* WHAT IS NEEDED
I would like each line of the data that holds the word "site" copied out.

* RECORD SET
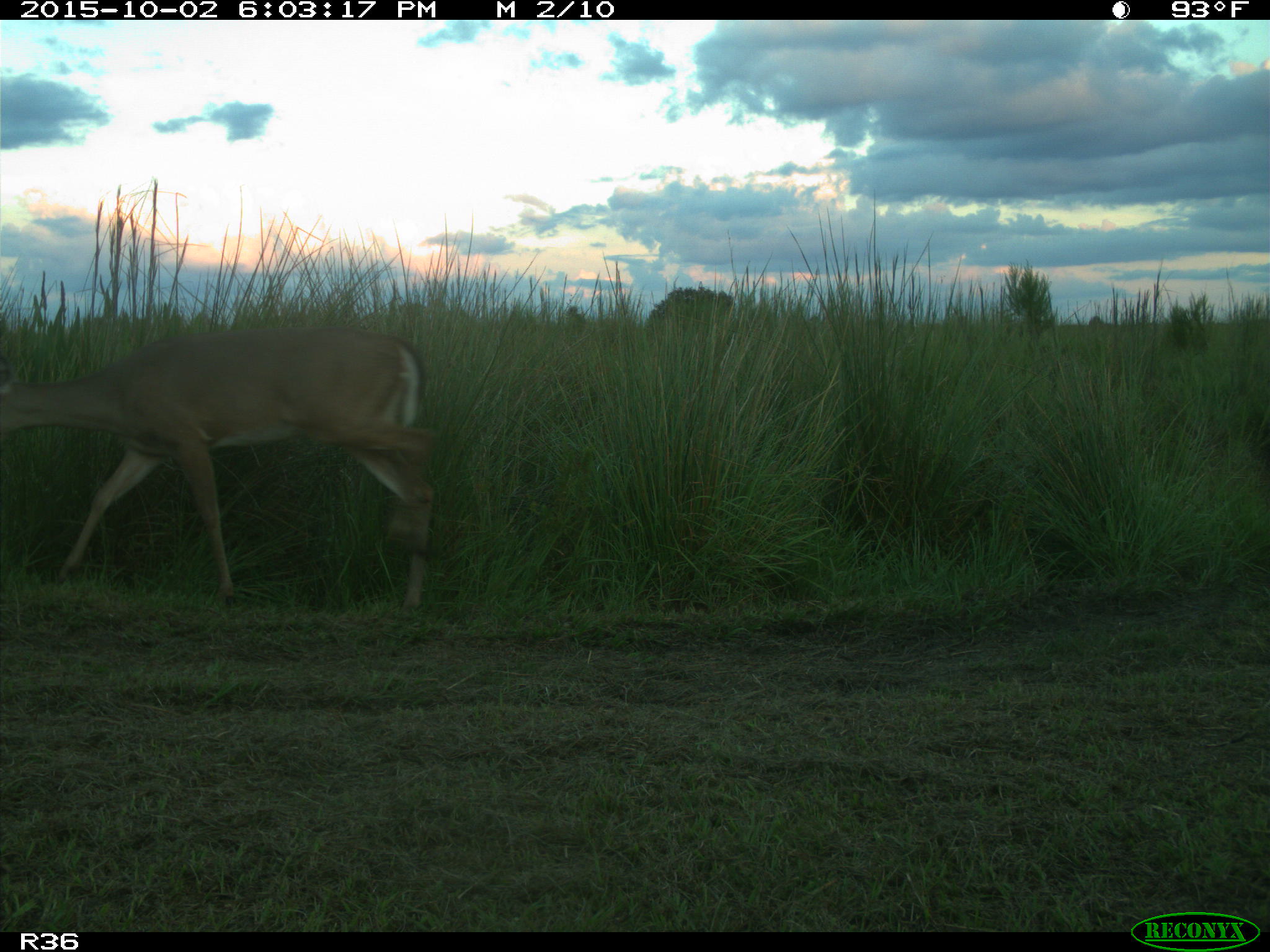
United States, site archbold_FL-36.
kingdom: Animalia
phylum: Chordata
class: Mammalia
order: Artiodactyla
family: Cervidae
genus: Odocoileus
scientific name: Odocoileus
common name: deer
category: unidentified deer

---

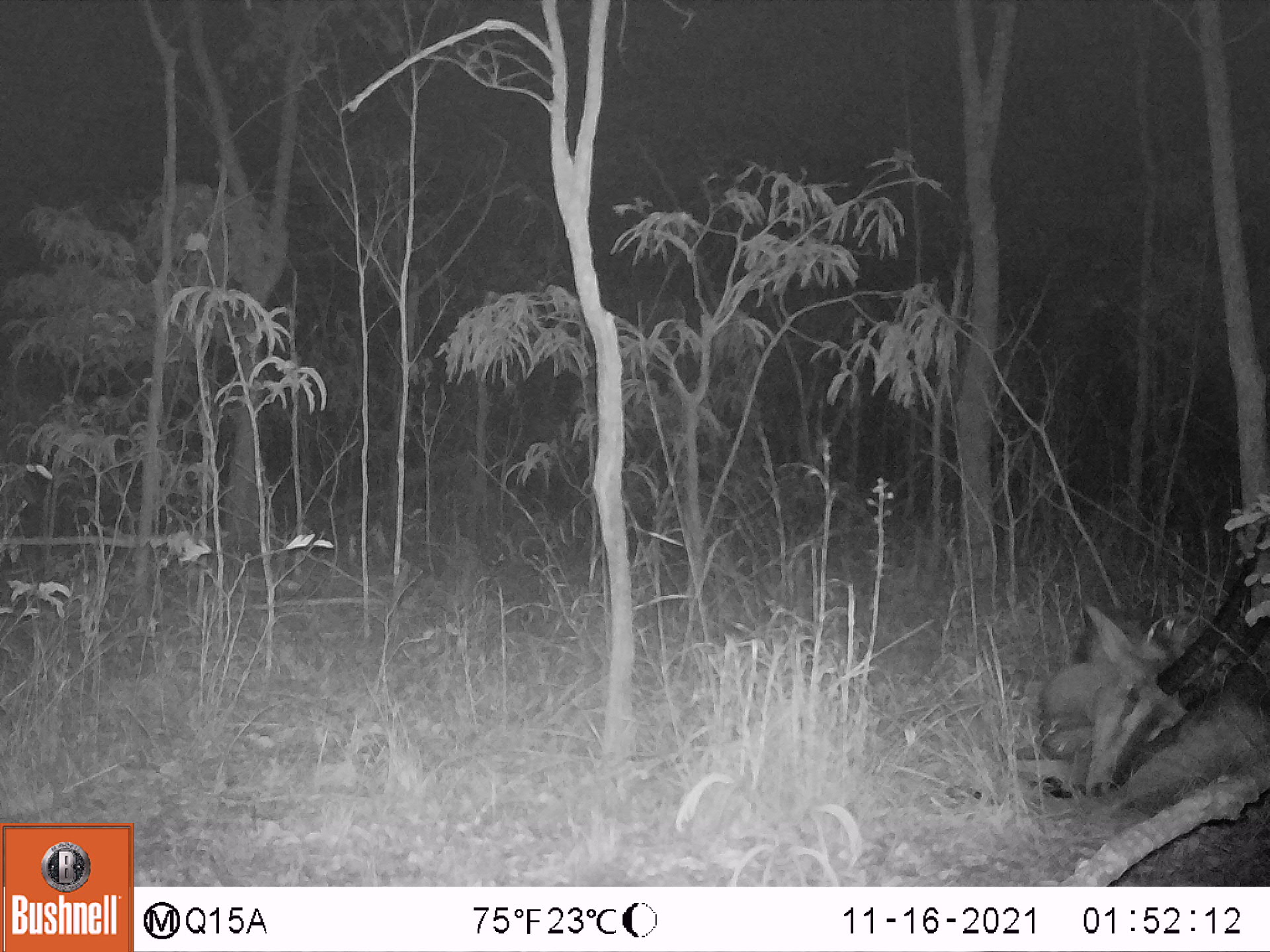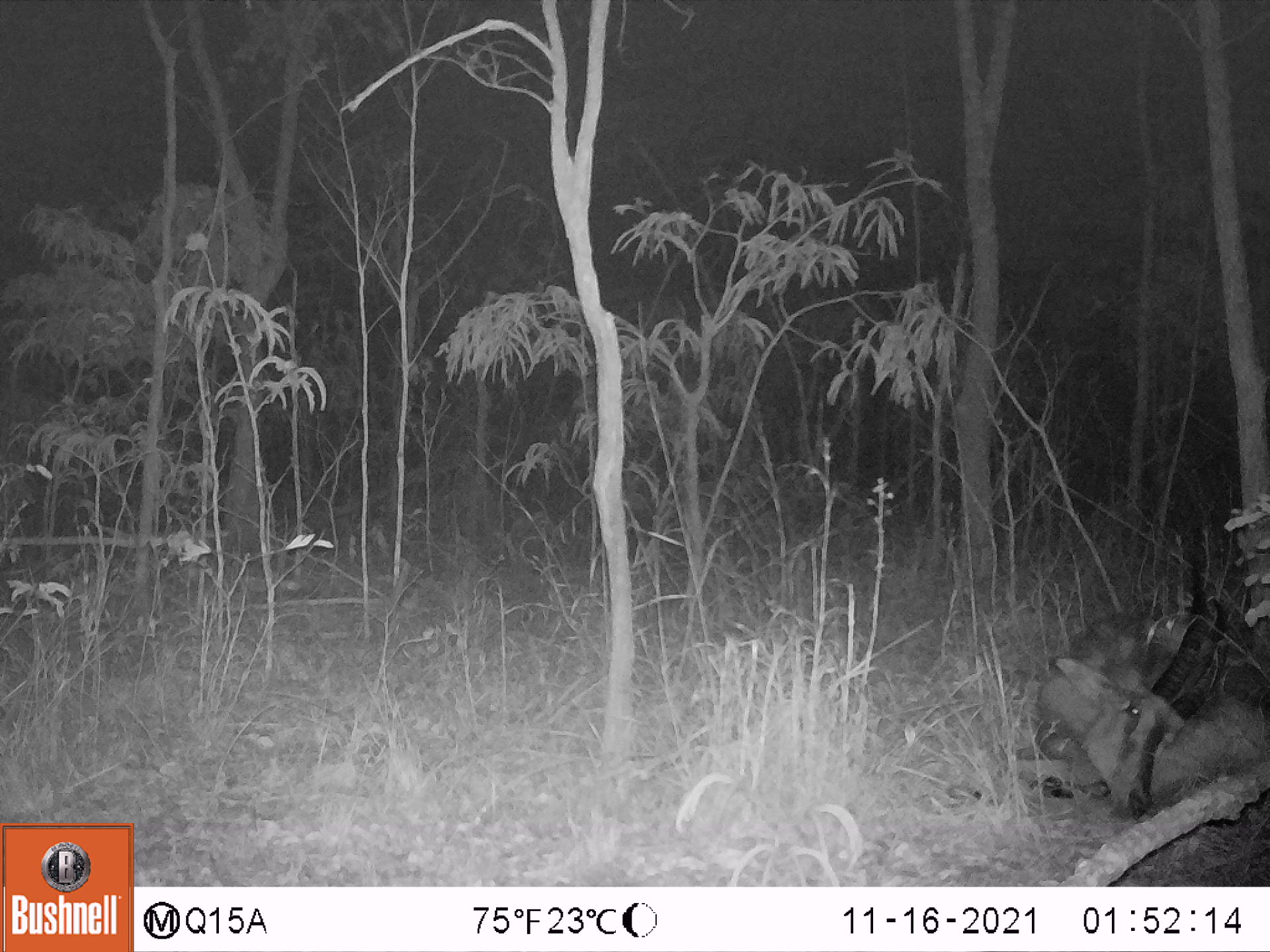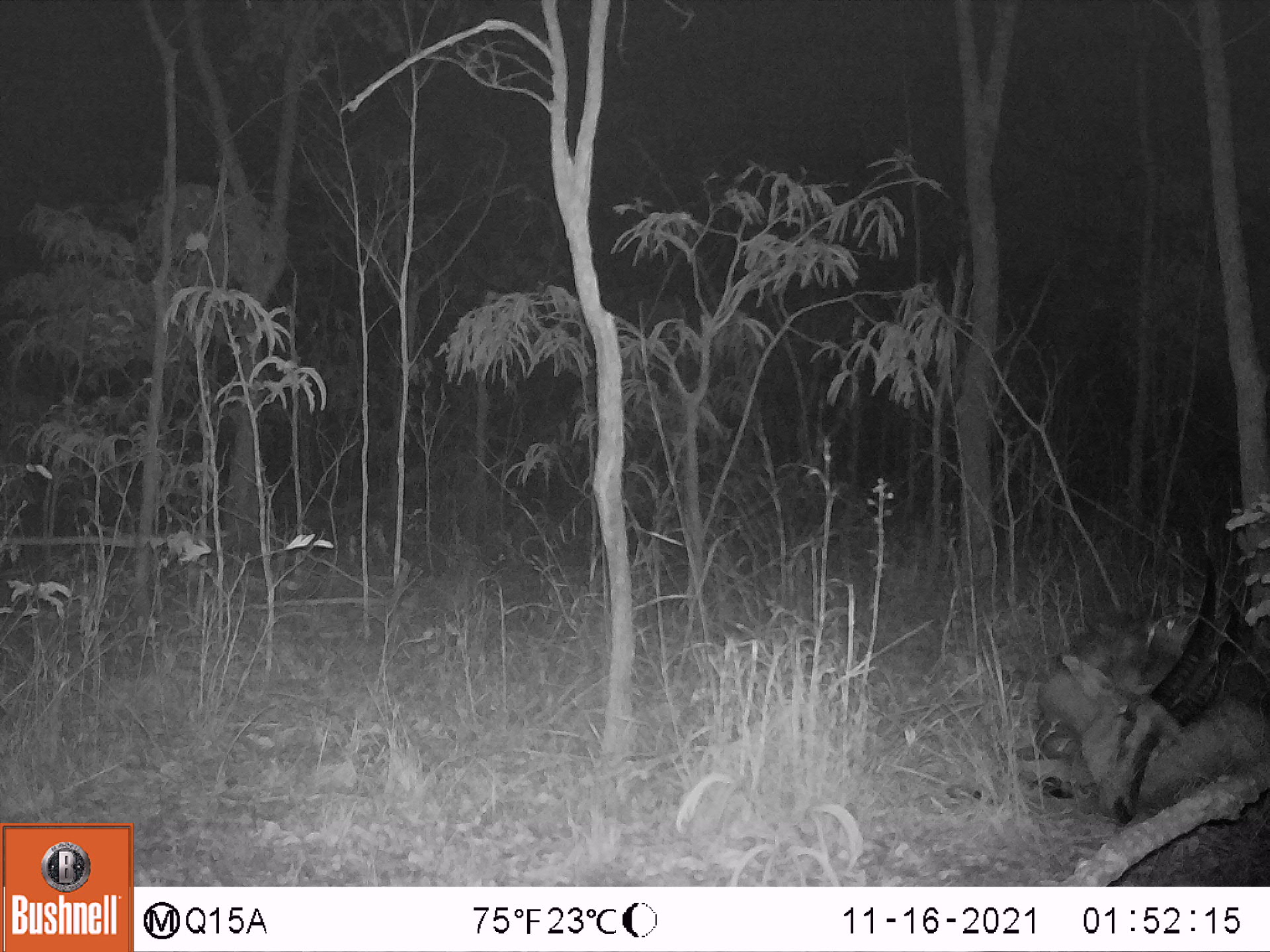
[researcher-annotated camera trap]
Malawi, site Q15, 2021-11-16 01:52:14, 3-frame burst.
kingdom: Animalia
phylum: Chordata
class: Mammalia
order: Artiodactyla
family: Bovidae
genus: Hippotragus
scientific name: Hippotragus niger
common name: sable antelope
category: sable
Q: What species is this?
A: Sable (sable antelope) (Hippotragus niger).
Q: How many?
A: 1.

* COMPLETED EXERCISE
United States, site archbold_FL-36.
Malawi, site Q15, 2021-11-16 01:52:14, 3-frame burst.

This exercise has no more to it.